Myanmar, or Burma, has drawn the attention of the world's media in recent days with a largely free election and a staggering majority for Aung San Suu Kyi, leader of the National League for Democracy. This has occurred under military rule--a rule which has persisted in Myanmar for over fifty years. It remains to be seen where it will all lead. We hope it leads to a much greater good for that country.
Burma was a former British colony; its economy was largely shattered as a result of the Japanese invasion in 1943 and the resulting land war throughout the country. Eventually Japan was defeated and driven out by the Allies.
The leader of the Burmese army at the time, Ne Win seized power from the post-war elected civilian government, and the resulting military regime was welcomed by the populace. Emma Larkin [Finding George Orwell in Burma (New York: The Penguin Group, 2011)] describes what developed from there:
Many older people I spoke with remembered a sense of relief as the army brought the country back under control. But, as with the pigs in Animal Farm, it gradually became clear that Ne Win was no benevolent leader. He launched what he called 'The Burmese Way to Socialism', a heady and disastrous mix of Marxism and Buddhism. All other political parties were outlawed, and Ne Win's opponents were imprisoned. All private businesses were declared state property. Many foreigners living in Burma, mostly Indian and Chinese merchants, were stripped of their assets and fled or were forced to leave as the country sealed itself off from the outside world. Military men with no business experience were put in charge of Burma's industry and agriculture.
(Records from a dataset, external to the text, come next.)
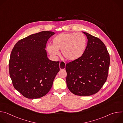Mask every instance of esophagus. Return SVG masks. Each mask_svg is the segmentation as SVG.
<instances>
[{
  "label": "esophagus",
  "instance_id": "1",
  "mask_svg": "<svg viewBox=\"0 0 123 123\" xmlns=\"http://www.w3.org/2000/svg\"><path fill=\"white\" fill-rule=\"evenodd\" d=\"M59 67H60V69L61 70H63L65 69L66 67V63L64 61H60V64H59Z\"/></svg>",
  "mask_w": 123,
  "mask_h": 123
}]
</instances>
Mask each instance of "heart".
<instances>
[{
    "instance_id": "b5f03b06",
    "label": "heart",
    "mask_w": 123,
    "mask_h": 123,
    "mask_svg": "<svg viewBox=\"0 0 123 123\" xmlns=\"http://www.w3.org/2000/svg\"><path fill=\"white\" fill-rule=\"evenodd\" d=\"M52 44L47 46V50L50 55H58V50L61 49L63 56L67 60L74 61L83 54L86 39L81 33H61L53 38Z\"/></svg>"
}]
</instances>
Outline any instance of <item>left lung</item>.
I'll return each mask as SVG.
<instances>
[{
	"instance_id": "1",
	"label": "left lung",
	"mask_w": 123,
	"mask_h": 123,
	"mask_svg": "<svg viewBox=\"0 0 123 123\" xmlns=\"http://www.w3.org/2000/svg\"><path fill=\"white\" fill-rule=\"evenodd\" d=\"M88 39L82 55L67 63L66 82L68 90L78 96L98 92L106 82L110 64L109 52L98 37L83 32Z\"/></svg>"
}]
</instances>
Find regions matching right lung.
<instances>
[{
    "label": "right lung",
    "instance_id": "1",
    "mask_svg": "<svg viewBox=\"0 0 123 123\" xmlns=\"http://www.w3.org/2000/svg\"><path fill=\"white\" fill-rule=\"evenodd\" d=\"M55 34L42 31L17 42L9 60L10 76L13 86L23 96L37 99L46 95L60 71L59 62L49 60L45 48Z\"/></svg>",
    "mask_w": 123,
    "mask_h": 123
}]
</instances>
Before long they had depleted the country's foreign reserves and were unable to import necessities--spare parts for machinery, or even toothbrushes. The shelves in the shops were soon empty, and people were reduced to queuing for rations of cooking oil and rice. Ne Win and his military had transformed Burma--a country abundant in natural resources--into a wasteland. After twenty-five years of Ne Win's rule, a year before the 1988 uprising, the United Nations declared Burma one of the world's least developed countries, along with ten other countries mostly located in sub-Saharan Africa. [Ibid., p. 109f]This pattern--socialist dictatorship leading to rapid economic ruination and socio-economic degradation of citizens--has been seen repeatedly throughout the past one hundred years. The pattern was seen, for example, in the post-WWII "republics" of Eastern Europe, with nations like Albania and Romania being ground down to impoverishment--rapidly so. It is not a matter of race, nor culture. The pattern has repeated itself from Bhutan through to the Soviet Union, and all races and cultures in between.
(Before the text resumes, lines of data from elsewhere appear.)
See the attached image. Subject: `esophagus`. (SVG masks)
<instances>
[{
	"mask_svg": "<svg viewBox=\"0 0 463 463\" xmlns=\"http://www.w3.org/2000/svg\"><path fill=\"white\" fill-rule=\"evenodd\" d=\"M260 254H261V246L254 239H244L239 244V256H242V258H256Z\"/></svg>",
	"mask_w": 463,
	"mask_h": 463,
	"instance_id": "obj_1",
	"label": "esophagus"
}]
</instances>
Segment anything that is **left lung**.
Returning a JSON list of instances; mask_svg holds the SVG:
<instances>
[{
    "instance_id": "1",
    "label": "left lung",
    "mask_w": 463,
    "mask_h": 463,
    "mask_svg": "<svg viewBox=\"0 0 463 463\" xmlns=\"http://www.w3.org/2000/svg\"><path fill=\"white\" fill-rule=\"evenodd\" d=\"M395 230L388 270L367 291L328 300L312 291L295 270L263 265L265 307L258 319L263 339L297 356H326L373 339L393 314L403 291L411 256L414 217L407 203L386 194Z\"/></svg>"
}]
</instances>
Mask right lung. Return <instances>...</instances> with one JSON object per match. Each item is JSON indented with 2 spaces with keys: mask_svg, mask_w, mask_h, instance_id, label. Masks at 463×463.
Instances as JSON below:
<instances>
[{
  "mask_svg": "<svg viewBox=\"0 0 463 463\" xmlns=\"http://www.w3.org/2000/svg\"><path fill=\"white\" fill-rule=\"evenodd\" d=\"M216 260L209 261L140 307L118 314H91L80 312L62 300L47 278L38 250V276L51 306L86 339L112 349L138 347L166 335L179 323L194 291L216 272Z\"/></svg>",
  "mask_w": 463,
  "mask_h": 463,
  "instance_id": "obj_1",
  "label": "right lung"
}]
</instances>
But there remains an ethic or philosophical principle common to all these examples: all have a tyrannical, absolutist civil government whose authority is self-asserted to be above God and above any law but its own. When men, who eat, urinate, and defecate like every other human set themselves up as gods and not men, cruelty, oppression, death, poverty and devastation follow in their wake. And these consequences follow rapidly--within a generation.